* SOURCE RECORDS *

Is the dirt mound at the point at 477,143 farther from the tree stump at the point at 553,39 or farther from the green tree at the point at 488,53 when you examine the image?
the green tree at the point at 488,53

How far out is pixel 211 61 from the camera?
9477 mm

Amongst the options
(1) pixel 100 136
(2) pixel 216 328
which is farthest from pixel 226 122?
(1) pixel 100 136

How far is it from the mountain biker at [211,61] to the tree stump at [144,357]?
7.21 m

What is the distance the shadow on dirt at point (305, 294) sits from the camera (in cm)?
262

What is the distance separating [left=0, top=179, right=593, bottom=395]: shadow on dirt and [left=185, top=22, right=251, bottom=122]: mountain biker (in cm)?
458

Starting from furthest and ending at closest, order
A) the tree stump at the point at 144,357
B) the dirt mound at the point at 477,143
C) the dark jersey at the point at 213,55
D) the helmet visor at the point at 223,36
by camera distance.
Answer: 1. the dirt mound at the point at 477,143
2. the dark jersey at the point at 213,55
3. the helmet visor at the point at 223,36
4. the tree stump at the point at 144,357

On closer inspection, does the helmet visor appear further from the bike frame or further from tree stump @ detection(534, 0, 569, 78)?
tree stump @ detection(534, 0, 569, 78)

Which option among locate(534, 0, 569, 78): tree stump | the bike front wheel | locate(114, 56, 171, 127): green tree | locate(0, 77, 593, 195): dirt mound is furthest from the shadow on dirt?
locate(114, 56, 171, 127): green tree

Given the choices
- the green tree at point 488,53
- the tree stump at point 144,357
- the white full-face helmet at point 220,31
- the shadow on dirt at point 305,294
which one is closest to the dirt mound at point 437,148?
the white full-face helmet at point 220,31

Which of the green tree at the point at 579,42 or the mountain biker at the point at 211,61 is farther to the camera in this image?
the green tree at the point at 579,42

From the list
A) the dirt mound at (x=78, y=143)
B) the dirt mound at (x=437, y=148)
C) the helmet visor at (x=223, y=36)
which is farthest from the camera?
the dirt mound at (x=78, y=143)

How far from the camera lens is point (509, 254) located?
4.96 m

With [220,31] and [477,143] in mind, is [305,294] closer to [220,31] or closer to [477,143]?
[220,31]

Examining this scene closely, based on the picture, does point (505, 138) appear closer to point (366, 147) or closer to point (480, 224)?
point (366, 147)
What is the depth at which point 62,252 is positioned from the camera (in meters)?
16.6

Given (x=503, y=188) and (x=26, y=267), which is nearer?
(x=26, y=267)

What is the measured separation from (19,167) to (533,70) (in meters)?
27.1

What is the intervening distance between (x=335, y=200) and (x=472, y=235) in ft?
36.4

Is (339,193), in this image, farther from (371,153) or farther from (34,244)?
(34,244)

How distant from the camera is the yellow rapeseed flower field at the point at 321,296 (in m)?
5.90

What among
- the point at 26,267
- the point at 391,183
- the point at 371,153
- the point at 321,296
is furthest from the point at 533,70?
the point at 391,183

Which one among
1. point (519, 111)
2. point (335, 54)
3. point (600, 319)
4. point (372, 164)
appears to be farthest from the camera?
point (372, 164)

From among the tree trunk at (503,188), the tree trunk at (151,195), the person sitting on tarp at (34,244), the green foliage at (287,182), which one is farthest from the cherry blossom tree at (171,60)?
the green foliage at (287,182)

* GIVEN TASK *
Copy every one of the entries above word for word, keeping each line exactly as it appears.

* RESULT BELOW *
Is the dirt mound at the point at 477,143 farther from the tree stump at the point at 553,39 or farther from the green tree at the point at 488,53 when you examine the image?
the green tree at the point at 488,53

How far out is pixel 211 61 from the camera?
9477 mm

Amongst the options
(1) pixel 100 136
(2) pixel 216 328
which is farthest from pixel 226 122?
(1) pixel 100 136

How far is it from the mountain biker at [211,61] to the tree stump at [144,357]?
7.21 m

What is the distance the shadow on dirt at point (305, 294) sits from the camera (in cm)?
262

What is the distance separating [left=0, top=179, right=593, bottom=395]: shadow on dirt and [left=185, top=22, right=251, bottom=122]: mountain biker (in cm)?
458

Starting from furthest and ending at closest, order
A) the tree stump at the point at 144,357
B) the dirt mound at the point at 477,143
C) the dark jersey at the point at 213,55
D) the helmet visor at the point at 223,36
by camera distance.
Answer: 1. the dirt mound at the point at 477,143
2. the dark jersey at the point at 213,55
3. the helmet visor at the point at 223,36
4. the tree stump at the point at 144,357

On closer inspection, does the helmet visor appear further from the bike frame or further from tree stump @ detection(534, 0, 569, 78)?
tree stump @ detection(534, 0, 569, 78)

Which option among locate(534, 0, 569, 78): tree stump | the bike front wheel | locate(114, 56, 171, 127): green tree | locate(0, 77, 593, 195): dirt mound is furthest from the shadow on dirt?
locate(114, 56, 171, 127): green tree

Given the choices
- the green tree at point 488,53
- the tree stump at point 144,357
- the white full-face helmet at point 220,31
- the shadow on dirt at point 305,294
which one is closest to the dirt mound at point 437,148?
the white full-face helmet at point 220,31

Which of the green tree at the point at 579,42 or the mountain biker at the point at 211,61 is farther to the camera in this image?
the green tree at the point at 579,42

From the list
A) the dirt mound at (x=78, y=143)
B) the dirt mound at (x=437, y=148)
C) the helmet visor at (x=223, y=36)
which is farthest from the camera?
the dirt mound at (x=78, y=143)

How far from the camera lens is point (509, 254) located?
4.96 m

With [220,31] and [477,143] in mind, is [305,294] closer to [220,31] or closer to [477,143]?
[220,31]

Examining this scene closely, based on the picture, does point (505, 138) appear closer to point (366, 147) or closer to point (480, 224)?
point (366, 147)
What is the depth at which point 62,252 is positioned from the camera (in meters)?
16.6

Given (x=503, y=188) and (x=26, y=267), which is nearer?
(x=26, y=267)

What is the measured separation from (19,167) to (533,70) (in meters)?
27.1

What is the intervening distance between (x=335, y=200) and (x=472, y=235) in ft?
36.4

Is (339,193), in this image, farther from (371,153) or farther from (34,244)?
(34,244)

How distant from the camera is the yellow rapeseed flower field at the point at 321,296 (in m)?
5.90

What among
- the point at 26,267
- the point at 391,183
- the point at 371,153
- the point at 321,296
is furthest from the point at 533,70?
the point at 391,183

Which one among
1. point (519, 111)
2. point (335, 54)
3. point (600, 319)
4. point (372, 164)
appears to be farthest from the camera?
point (372, 164)

From among the tree trunk at (503,188), the tree trunk at (151,195), the person sitting on tarp at (34,244), the green foliage at (287,182), which one is farthest from the cherry blossom tree at (171,60)?
the green foliage at (287,182)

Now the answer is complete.